In summary, this approach provides a strategy to address The Four Cs in NIH-funded preclinical research. Inclusion of both males and females is responsive to the “Consider” mandate for the experimental design that takes sex into account. The pooling of data across sex permits focus on the primary variable(s) of interest, while segregation of data by sex addresses the “Collect” mandate for tabulating sex-based data. The secondary analyses address the “Characterize” mandate by using ANOVAs to analyze sex-based differences with existing sample sizes and power analyses to guide both interpretation of the ANOVA results and design of any future studies that might focus on sex differences. Finally, the results of ANOVAs (F statistics) and power analyses (effect size, power, and predicted Ns) provide a useful array of statistical outcome measures that fulfill the “Communicate” mandate for reporting and publishing sex-based data.

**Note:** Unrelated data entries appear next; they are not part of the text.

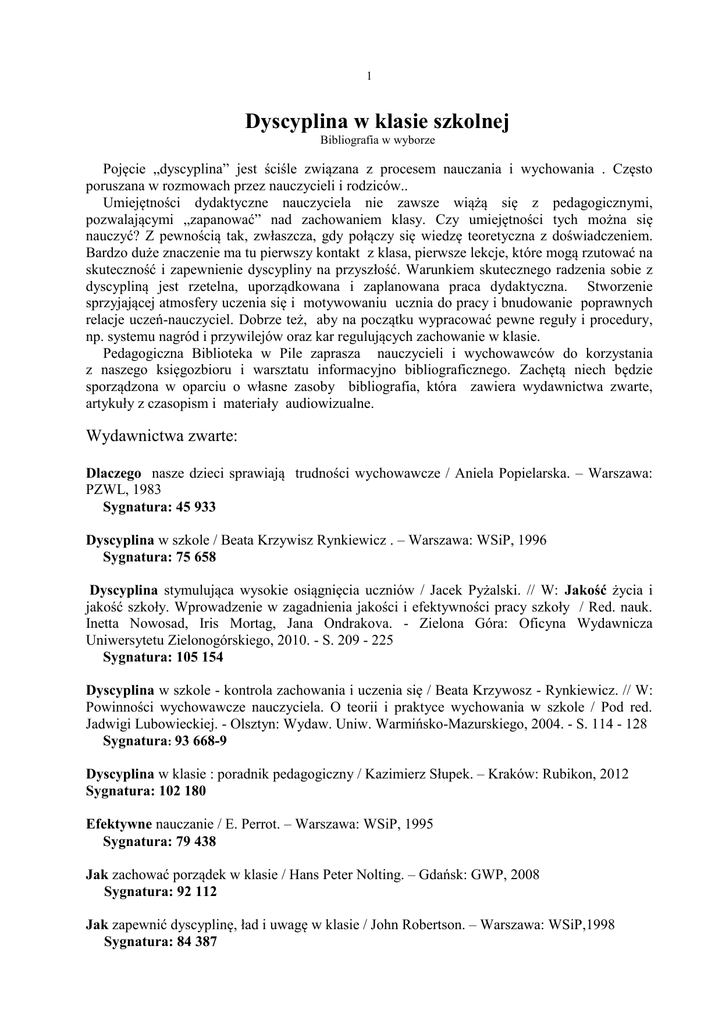 1

Dyscyplina w klasie szkolnej
Bibliografia w wyborze

Pojęcie „dyscyplina" jest ściśle związana z procesem nauczania i wychowania . Często poruszana w rozmowach przez nauczycieli i rodziców..

Umiejętności dydaktyczne nauczyciela nie zawsze wiążą się z pedagogicznymi, pozwalającymi „zapanować" nad zachowaniem klasy. Czy umiejętności tych można się nauczyć? Z pewnością tak, zwłaszcza, gdy połączy się wiedzę teoretyczna z doświadczeniem. Bardzo duże znaczenie ma tu pierwszy kontakt z klasa, pierwsze lekcje, które mogą rzutować na skuteczność i zapewnienie dyscypliny na przyszłość. Warunkiem skutecznego radzenia sobie z dyscypliną jest rzetelna, uporządkowana i zaplanowana praca dydaktyczna. Stworzenie sprzyjającej atmosfery uczenia się i motywowaniu ucznia do pracy i bnudowanie poprawnych relacje uczeń-nauczyciel. Dobrze też, aby na początku wypracować pewne reguły i procedury, np. systemu nagród i przywilejów oraz kar regulujących zachowanie w klasie.

Pedagogiczna Biblioteka w Pile zaprasza nauczycieli i wychowawców do korzystania z naszego księgozbioru i warsztatu informacyjno bibliograficznego. Zachętą niech będzie sporządzona w oparciu o własne zasoby bibliografia, która zawiera wydawnictwa zwarte, artykuły z czasopism i materiały audiowizualne.

Wydawnictwa zwarte:

Dlaczego nasze dzieci sprawiają trudności wychowawcze / Aniela Popielarska. – Warszawa: PZWL, 1983
Sygnatura: 45 933

Dyscyplina w szkole / Beata Krzywisz Rynkiewicz . – Warszawa: WSiP, 1996
Sygnatura: 75 658

Dyscyplina stymulująca wysokie osiągnięcia uczniów / Jacek Pyżalski. // W: Jakość życia i jakość szkoły. Wprowadzenie w zagadnienia jakości i efektywności pracy szkoły / Red. nauk. Inetta Nowosad, Iris Mortag, Jana Ondrakova. - Zielona Góra: Oficyna Wydawnicza Uniwersytetu Zielonogórskiego, 2010. - S. 209 - 225
Sygnatura: 105 154

Dyscyplina w szkole - kontrola zachowania i uczenia się / Beata Krzywosz - Rynkiewicz. // W: Powinności wychowawcze nauczyciela. O teorii i praktyce wychowania w szkole / Pod red. Jadwigi Lubowieckiej. - Olsztyn: Wydaw. Uniw. Warmińsko-Mazurskiego, 2004. - S. 114 - 128
Sygnatura: 93 668-9

Dyscyplina w klasie : poradnik pedagogiczny / Kazimierz Słupek. – Kraków: Rubikon, 2012
Sygnatura: 102 180

Efektywne nauczanie / E. Perrot. – Warszawa: WSiP, 1995
Sygnatura: 79 438

Jak zachować porządek w klasie / Hans Peter Nolting. – Gdańsk: GWP, 2008
Sygnatura: 92 112

Jak zapewnić dyscyplinę, ład i uwagę w klasie / John Robertson. – Warszawa: WSiP,1998
Sygnatura: 84 387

Ultimately, three categories of sex differences have been described: Type 1 (“sexual dimorphism”; qualitatively different phenotypes between sexes), Type 2 (“sex differences”; quantitatively different phenotypes), and Type 3 (“sex convergence and divergence”; similar phenotypes with different biological mechanisms) [9]. The analysis proposed here will be more sensitive to Type 1 than Type 2 differences, but in either case, it can provide preliminary information on the existence of phenotypic sex differences. By contrast, this approach will not detect Type 3 differences. As a result, even if adequately powered statistical analysis indicates that a phenotypic sex difference is absent, it remains possible that the convergent phenotypes could have sexually divergent underlying mechanisms. With these caveats in mind, the approach proposed here can serve as a strategy for preliminary analysis of sex effects in studies that include both sexes, but do not aim to focus on sex as a primary variable of interest. In those instances where sex is not the primary variable of interest, we suggest that priority of analyses should be assigned to those primary variables that have been adequately powered based on initial study design. Additional analyses of secondary variables such as sex are important and can be addressed in appropriately designed follow-up studies.

Funding and disclosure

This work was supported by grants T32DA007027 (CMD), R01DA037287 (MLB), R01NR014886 (GNN), and R01DA030404 (SSN). The authors declare no competing interests.